Abdominal aortic aneurysm (AAA) rupture is associated with a systemic inflammatory response syndrome, characterized by increased microvascular permeability and neutrophil sequestration, leading to multiorgan dysfunction. We examined the role of a novel complement factor 5a (C5aR) receptor antagonist, the cyclic peptide AcF-(OpdChaWR), in attenuation of pathologic complement activation and tissue injury in a model of AAA rupture.

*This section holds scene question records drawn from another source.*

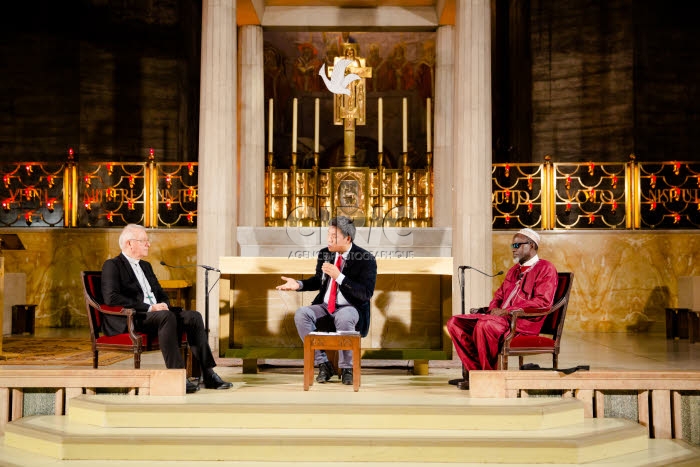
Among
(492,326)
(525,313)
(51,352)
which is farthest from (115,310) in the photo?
(525,313)

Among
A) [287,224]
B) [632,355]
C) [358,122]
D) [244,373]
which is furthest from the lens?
[287,224]

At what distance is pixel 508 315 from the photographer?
6.12m

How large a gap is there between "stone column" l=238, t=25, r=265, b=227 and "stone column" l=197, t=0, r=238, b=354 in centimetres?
176

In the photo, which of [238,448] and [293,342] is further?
[293,342]

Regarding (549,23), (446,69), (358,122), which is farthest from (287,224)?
(549,23)

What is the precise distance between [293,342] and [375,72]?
835 cm

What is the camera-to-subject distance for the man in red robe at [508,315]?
6.17 meters

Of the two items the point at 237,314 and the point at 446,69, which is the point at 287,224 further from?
the point at 237,314

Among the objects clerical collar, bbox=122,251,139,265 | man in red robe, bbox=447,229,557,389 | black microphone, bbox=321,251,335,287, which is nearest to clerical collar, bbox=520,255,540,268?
man in red robe, bbox=447,229,557,389

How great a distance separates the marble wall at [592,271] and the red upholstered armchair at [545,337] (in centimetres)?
475

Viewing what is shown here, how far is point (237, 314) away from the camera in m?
7.61

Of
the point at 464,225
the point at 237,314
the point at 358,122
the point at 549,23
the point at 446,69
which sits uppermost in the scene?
the point at 549,23

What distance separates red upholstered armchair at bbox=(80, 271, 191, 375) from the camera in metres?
6.14

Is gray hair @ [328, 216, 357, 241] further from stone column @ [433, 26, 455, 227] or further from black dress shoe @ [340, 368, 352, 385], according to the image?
stone column @ [433, 26, 455, 227]
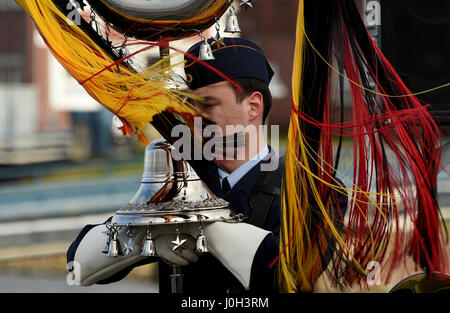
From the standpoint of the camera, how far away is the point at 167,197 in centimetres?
117

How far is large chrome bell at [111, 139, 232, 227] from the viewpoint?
114 cm

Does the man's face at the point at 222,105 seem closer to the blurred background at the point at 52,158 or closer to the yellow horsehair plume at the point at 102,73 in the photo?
the yellow horsehair plume at the point at 102,73

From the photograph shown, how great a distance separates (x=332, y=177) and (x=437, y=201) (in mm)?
209

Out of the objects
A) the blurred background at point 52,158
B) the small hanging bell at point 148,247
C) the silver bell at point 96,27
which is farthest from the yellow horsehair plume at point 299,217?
the blurred background at point 52,158

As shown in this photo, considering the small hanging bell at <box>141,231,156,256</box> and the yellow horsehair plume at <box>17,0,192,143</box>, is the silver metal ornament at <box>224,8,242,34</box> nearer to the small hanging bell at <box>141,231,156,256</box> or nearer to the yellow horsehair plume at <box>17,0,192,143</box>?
the yellow horsehair plume at <box>17,0,192,143</box>

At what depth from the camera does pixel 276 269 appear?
1214 millimetres

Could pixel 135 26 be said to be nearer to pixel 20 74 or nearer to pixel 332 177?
Result: pixel 332 177

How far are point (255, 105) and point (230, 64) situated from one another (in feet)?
0.33

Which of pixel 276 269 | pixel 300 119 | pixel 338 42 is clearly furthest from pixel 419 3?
pixel 276 269

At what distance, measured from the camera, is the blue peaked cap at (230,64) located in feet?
4.18

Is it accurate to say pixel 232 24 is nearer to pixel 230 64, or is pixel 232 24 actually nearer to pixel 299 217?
pixel 230 64

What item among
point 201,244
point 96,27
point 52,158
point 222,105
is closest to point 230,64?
point 222,105

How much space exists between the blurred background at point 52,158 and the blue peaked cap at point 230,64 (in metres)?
0.68

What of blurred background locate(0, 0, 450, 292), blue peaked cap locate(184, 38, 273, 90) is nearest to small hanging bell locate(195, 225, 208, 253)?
blue peaked cap locate(184, 38, 273, 90)
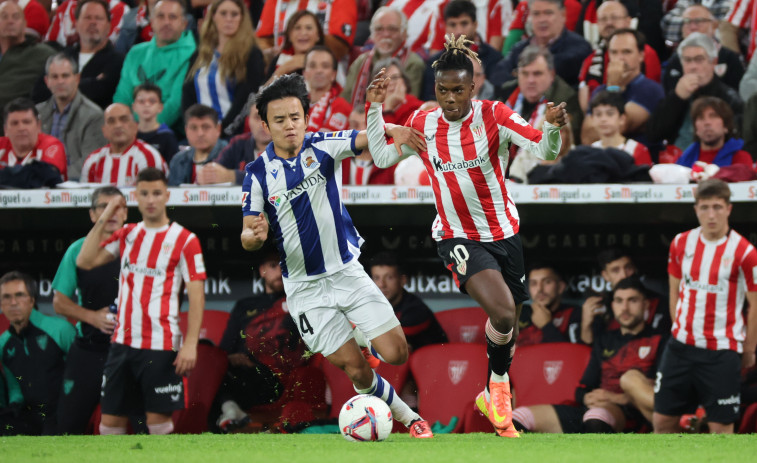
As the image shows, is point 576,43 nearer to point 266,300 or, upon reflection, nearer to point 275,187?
point 266,300

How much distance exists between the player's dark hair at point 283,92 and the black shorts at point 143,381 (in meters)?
2.23

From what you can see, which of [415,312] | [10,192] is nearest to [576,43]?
[415,312]

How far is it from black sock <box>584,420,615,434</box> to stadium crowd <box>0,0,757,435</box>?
0.05 feet

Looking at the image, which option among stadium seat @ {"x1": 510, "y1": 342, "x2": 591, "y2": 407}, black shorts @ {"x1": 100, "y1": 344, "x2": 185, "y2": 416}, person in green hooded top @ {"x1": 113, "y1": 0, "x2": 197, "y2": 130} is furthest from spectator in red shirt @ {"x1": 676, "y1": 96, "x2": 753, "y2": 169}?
person in green hooded top @ {"x1": 113, "y1": 0, "x2": 197, "y2": 130}

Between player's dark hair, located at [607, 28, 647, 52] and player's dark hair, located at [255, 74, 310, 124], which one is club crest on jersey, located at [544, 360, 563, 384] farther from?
player's dark hair, located at [255, 74, 310, 124]

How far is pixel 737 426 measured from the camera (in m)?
6.75

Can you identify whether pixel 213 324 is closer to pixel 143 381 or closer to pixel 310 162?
pixel 143 381

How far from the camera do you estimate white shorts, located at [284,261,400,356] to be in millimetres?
5273

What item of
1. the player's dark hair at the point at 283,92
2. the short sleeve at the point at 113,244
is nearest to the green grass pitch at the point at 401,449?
the player's dark hair at the point at 283,92

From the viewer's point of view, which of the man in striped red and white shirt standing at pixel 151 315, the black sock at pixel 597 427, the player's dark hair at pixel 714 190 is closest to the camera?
the player's dark hair at pixel 714 190

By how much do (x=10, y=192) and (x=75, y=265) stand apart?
72 centimetres

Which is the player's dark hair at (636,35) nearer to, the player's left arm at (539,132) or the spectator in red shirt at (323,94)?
the spectator in red shirt at (323,94)

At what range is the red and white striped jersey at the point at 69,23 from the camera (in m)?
10.0

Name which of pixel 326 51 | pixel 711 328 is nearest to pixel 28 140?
pixel 326 51
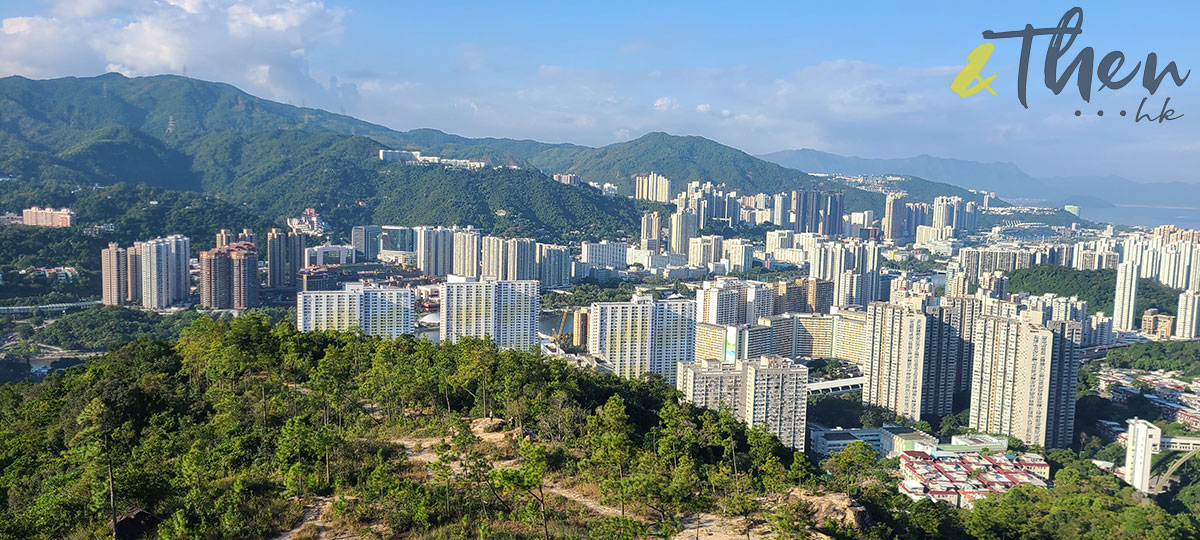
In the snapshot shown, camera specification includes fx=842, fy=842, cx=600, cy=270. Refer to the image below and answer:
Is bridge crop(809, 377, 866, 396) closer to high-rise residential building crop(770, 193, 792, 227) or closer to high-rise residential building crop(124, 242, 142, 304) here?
high-rise residential building crop(124, 242, 142, 304)

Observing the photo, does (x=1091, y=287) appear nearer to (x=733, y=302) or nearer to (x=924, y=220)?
(x=733, y=302)

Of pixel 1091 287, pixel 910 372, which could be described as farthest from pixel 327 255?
pixel 1091 287

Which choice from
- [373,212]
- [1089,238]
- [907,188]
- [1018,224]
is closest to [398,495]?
[373,212]

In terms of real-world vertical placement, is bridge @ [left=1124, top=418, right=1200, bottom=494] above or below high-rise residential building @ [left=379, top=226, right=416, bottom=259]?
below

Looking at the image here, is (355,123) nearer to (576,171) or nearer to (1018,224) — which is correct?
(576,171)

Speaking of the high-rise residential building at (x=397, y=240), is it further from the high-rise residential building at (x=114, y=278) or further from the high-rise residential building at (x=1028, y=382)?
the high-rise residential building at (x=1028, y=382)

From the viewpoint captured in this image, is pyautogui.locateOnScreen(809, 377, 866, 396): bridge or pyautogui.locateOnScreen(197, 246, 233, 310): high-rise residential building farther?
pyautogui.locateOnScreen(197, 246, 233, 310): high-rise residential building

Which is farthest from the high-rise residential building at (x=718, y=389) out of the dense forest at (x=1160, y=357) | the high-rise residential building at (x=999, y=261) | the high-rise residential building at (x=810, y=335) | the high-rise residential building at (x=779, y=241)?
the high-rise residential building at (x=779, y=241)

Anesthetized rats were randomized to sham (control) or shock and clamp (s+c) groups. Animals in the s+c group underwent 1 hour of hemorrhagic shock (mean arterial blood pressure ≤50 mm Hg), followed by 45 minutes of supramesenteric aortic clamping, then 2 hours of resuscitated reperfusion. Animals in the s+c group were randomized to receive an intravenous bolus of C5aR antagonist at 1 mg/kg or saline solution control at the end of hemorrhagic shock. Intestinal and pulmonary permeability to iodine 125–labeled albumin was measured as an indicator of microvascular permeability. Tissue myeloperoxidase activity, proinflammatory cytokine tissue necrosis factor-α (TNF-α) protein and mRNA, and C5aR mRNA levels were measured as indicators of neutrophil sequestration and inflammatory signaling, respectively.

Lung permeability index was significantly increased in the s+c group compared with the sham group (4.43 ± 0.96 vs 1.30 ± 0.17; P < .01), and prevented with treatment with C5aR antagonist (1.74 ± 0.50; P < .03). Lung myeloperoxidase activity was significantly increased in the the s+c group compared with the sham group (2.41 ± 0.34 U/mg vs 1.03 ± 0.29 U/mg; P < .009), and significantly attenuated with treatment with C5aR antagonist (1.11 ± 0.09 U/mg; P < .006). Lung TNF-α protein levels were significantly elevated in both s+c groups, whereas lung TNF-α mRNA expression was significantly downregulated in both s+c groups compared with the sham group. Intestinal permeability index was significantly increased in animals in the s+c groups during reperfusion, compared with sham (P < .001), which was attenuated in early reperfusion with treatment with C5a receptor antagonist. Data represent mean ± SEM, group comparisons with analysis of variance and post hoc Scheffé test.

These results indicate that a potent antagonist of C5a receptor protects the rat intestine and lung from neutrophil-associated injury in a model of AAA rupture. These data suggest that complement-mediated inflammation can be modulated at the C5a receptor level, independent of proinflammatory TNF-α production, and prevent acute local and remote organ injury.